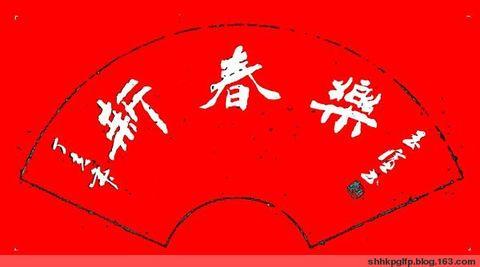 新春乐 - 静 - shhkpglfp的博客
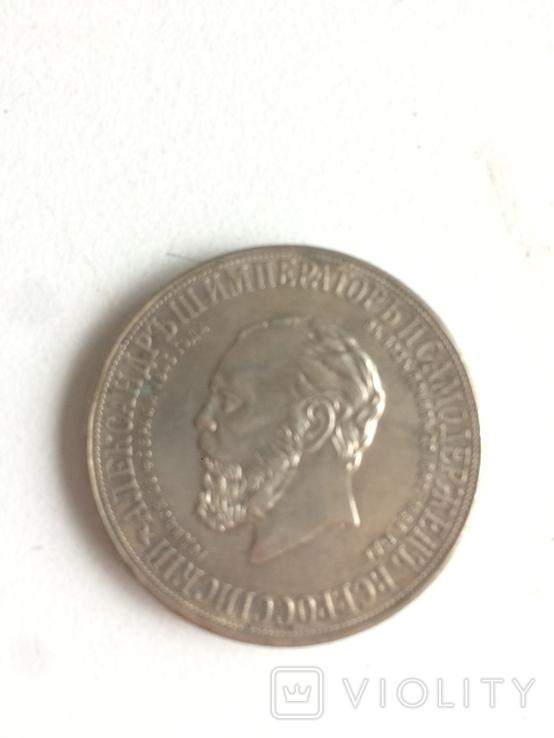 Александр 3 копия монеты, фото №2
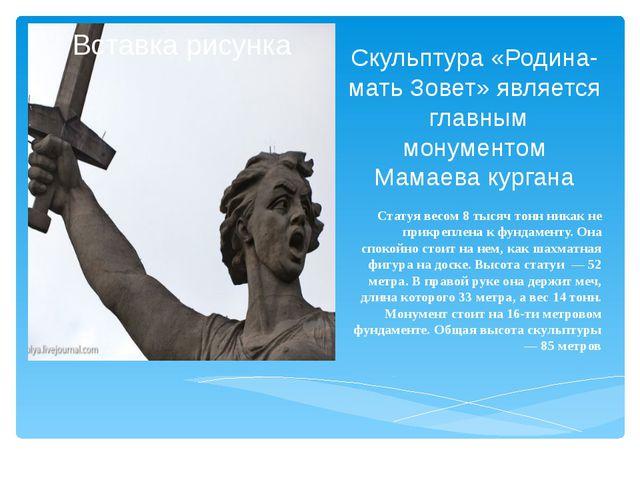 Скульптура «Родина-мать Зовет» является главным монументом Мамаева кургана Ст...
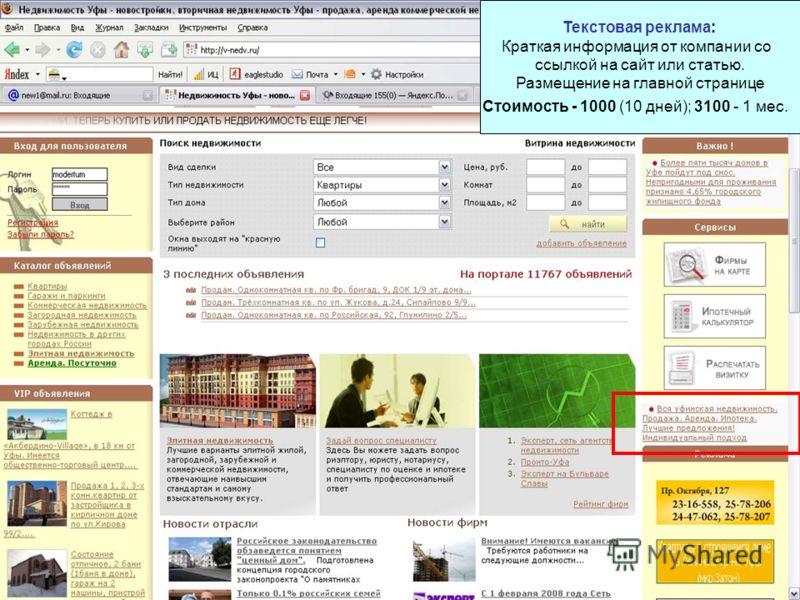 Текстовая реклама: Краткая информация от компании со ссылкой на сайт или статью. Размещение на главной странице Стоимость - 1000 (10 дней); 3100 - 1 мес.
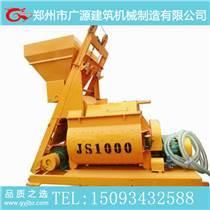 广源厂家直销JS1000出料容量1方混凝土搅拌机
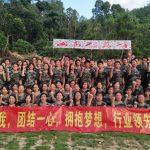 HYB organises staff Outward Bound day
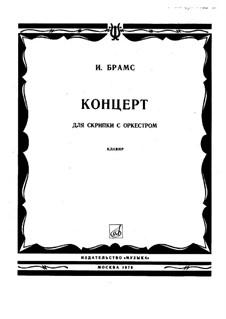 Концерт для скрипки с оркестром ре мажор, Op.77: Версия для скрипки и фортепиано – Партитура, партия by Иоганнес Брамс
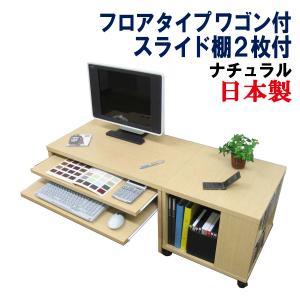 パソコンデスク ロータイプ パソコンラック 上下2段式スライド棚 ローデスク 木製 2点セット|kagufactory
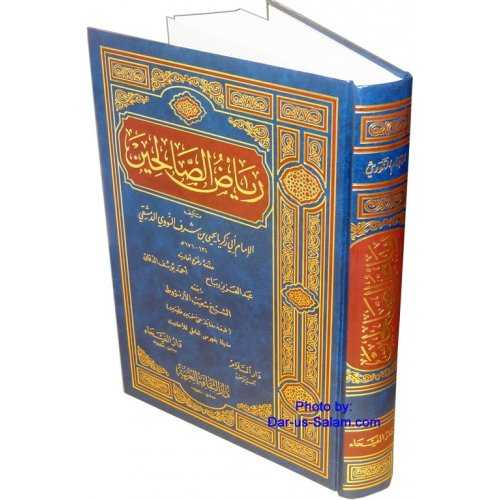 Arabic: Riyad-us-Saliheen (Large)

========================================================================

_TASK REQUIREMENTS_: From the listing, extract all text exactly as given and drop any picture.

_ANSWER TO THIS EXERCISE_:
 新春乐 - 静 - shhkpglfp的博客
 Александр 3 копия монеты, фото №2
 Скульптура «Родина-мать Зовет» является главным монументом Мамаева кургана Ст...
 Текстовая реклама: Краткая информация от компании со ссылкой на сайт или статью. Размещение на главной странице Стоимость - 1000 (10 дней); 3100 - 1 мес.
 广源厂家直销JS1000出料容量1方混凝土搅拌机
 HYB organises staff Outward Bound day
 Концерт для скрипки с оркестром ре мажор, Op.77: Версия для скрипки и фортепиано – Партитура, партия by Иоганнес Брамс
 パソコンデスク ロータイプ パソコンラック 上下2段式スライド棚 ローデスク 木製 2点セット|kagufactory
 Arabic: Riyad-us-Saliheen (Large)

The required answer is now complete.